▶ Activity:
The goal is a clean copy of all the data below, with pictures dropped and everything else retyped exactly.

▶ Data provided:
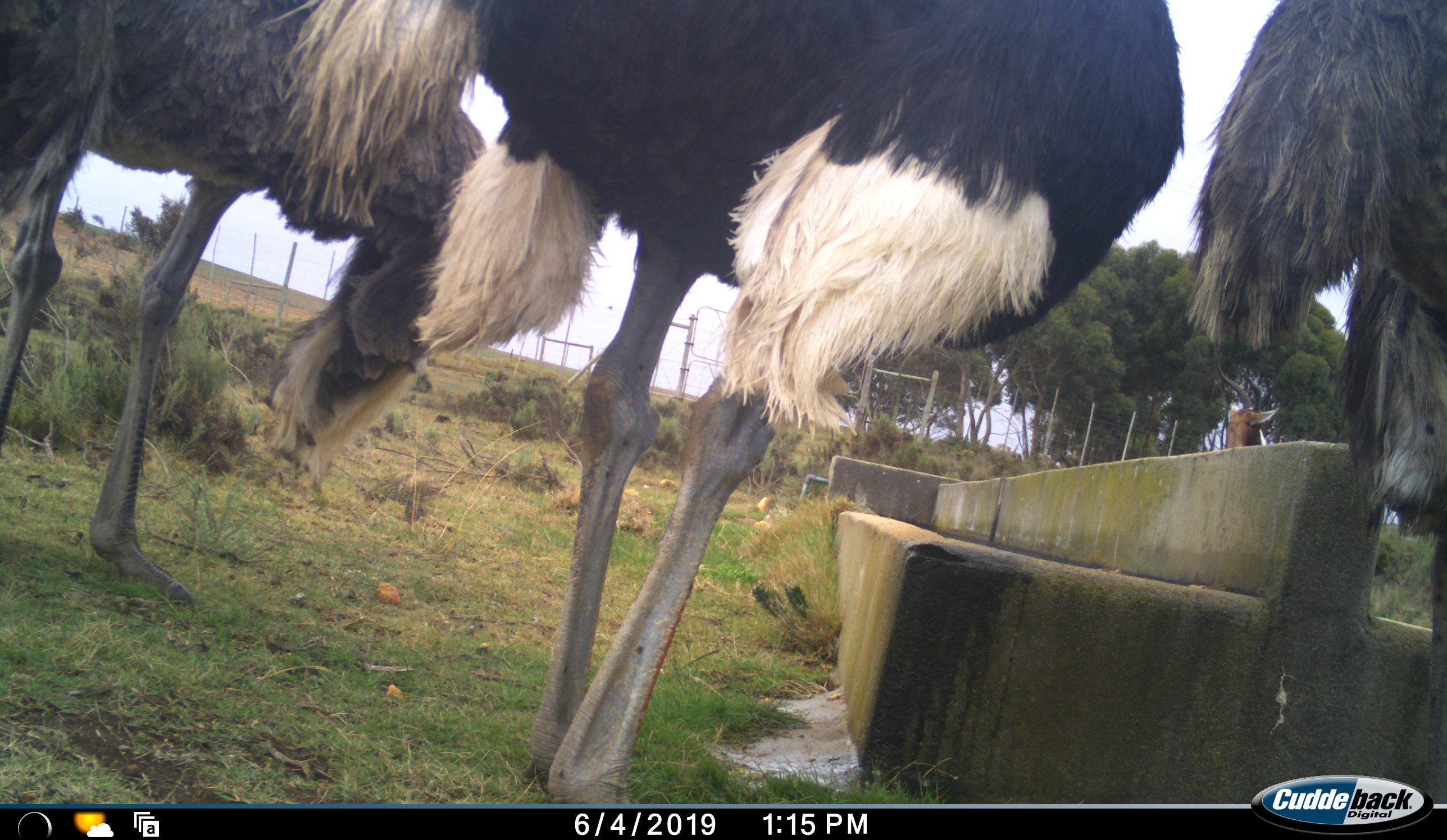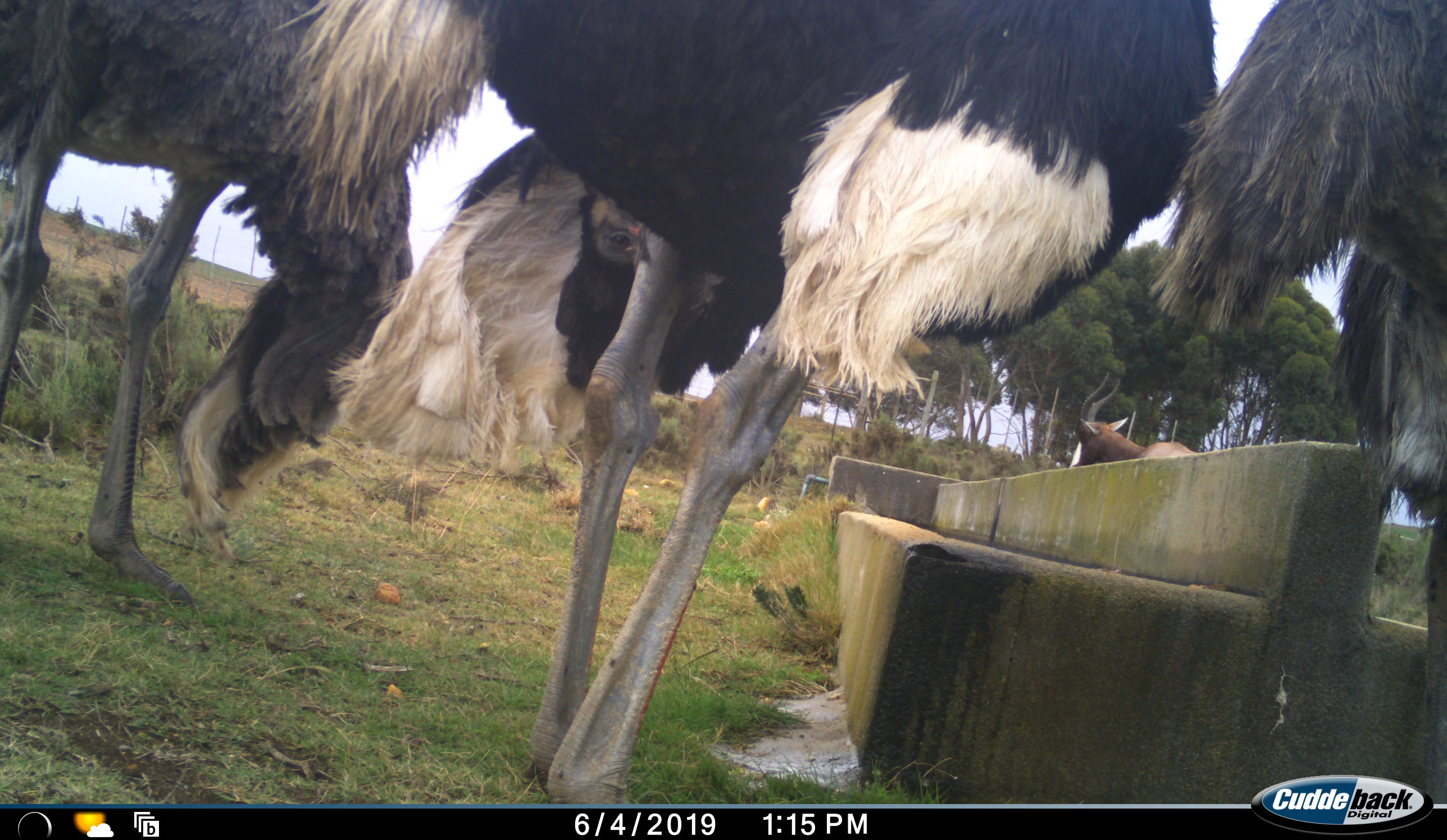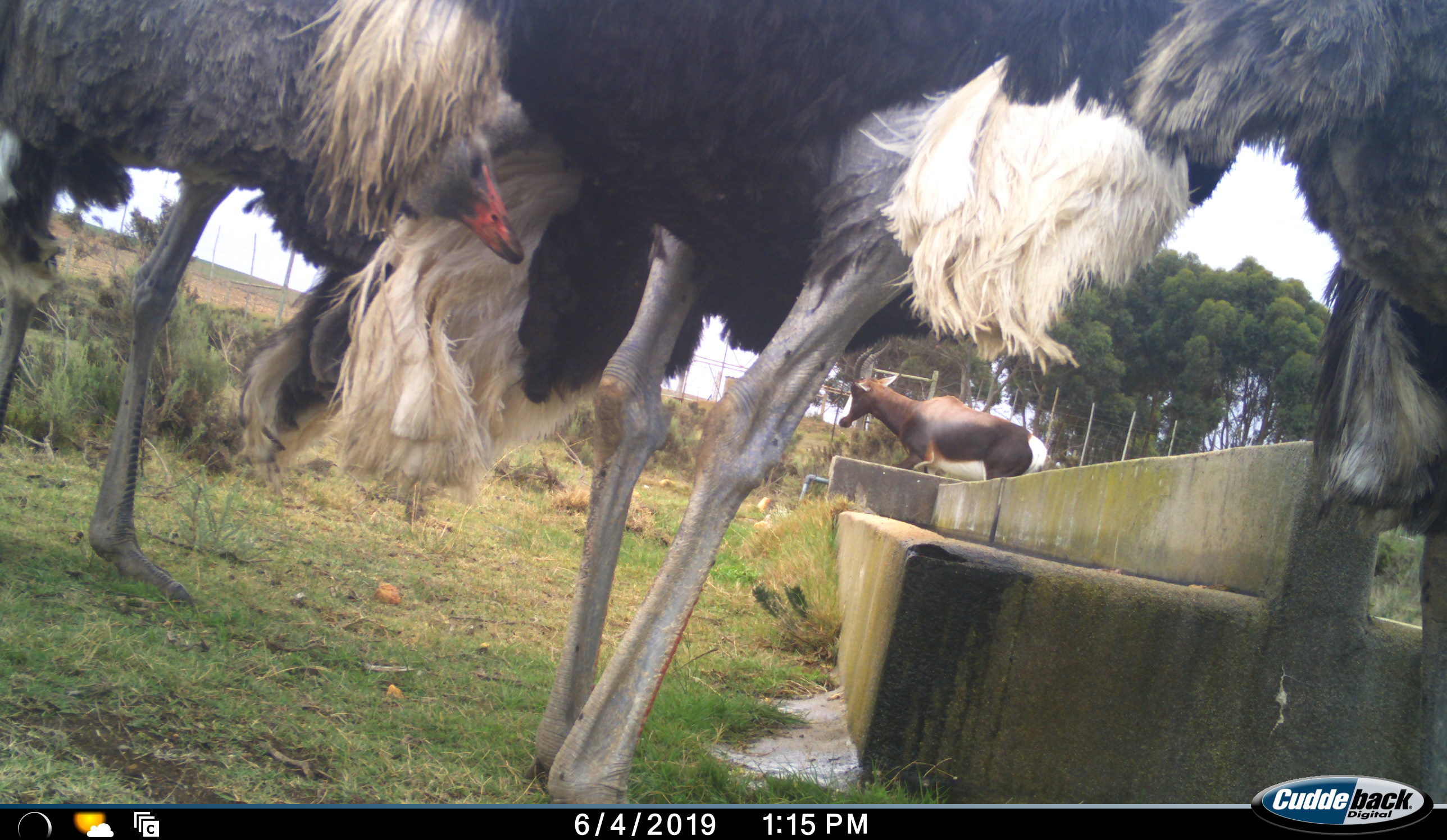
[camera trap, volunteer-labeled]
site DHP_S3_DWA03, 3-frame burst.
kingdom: Animalia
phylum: Chordata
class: Mammalia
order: Artiodactyla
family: Bovidae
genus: Damaliscus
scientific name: Damaliscus pygargus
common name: bontebok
Bontebok (Damaliscus pygargus), count 1. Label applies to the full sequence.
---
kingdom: Animalia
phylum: Chordata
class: Aves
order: Struthioniformes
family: Struthionidae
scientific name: Struthionidae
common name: ostrich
Ostrich (Struthionidae), count 3. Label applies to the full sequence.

▶ Your response:
[camera trap, volunteer-labeled]
site DHP_S3_DWA03, 3-frame burst.
kingdom: Animalia
phylum: Chordata
class: Mammalia
order: Artiodactyla
family: Bovidae
genus: Damaliscus
scientific name: Damaliscus pygargus
common name: bontebok
Bontebok (Damaliscus pygargus), count 1. Label applies to the full sequence.
---
kingdom: Animalia
phylum: Chordata
class: Aves
order: Struthioniformes
family: Struthionidae
scientific name: Struthionidae
common name: ostrich
Ostrich (Struthionidae), count 3. Label applies to the full sequence.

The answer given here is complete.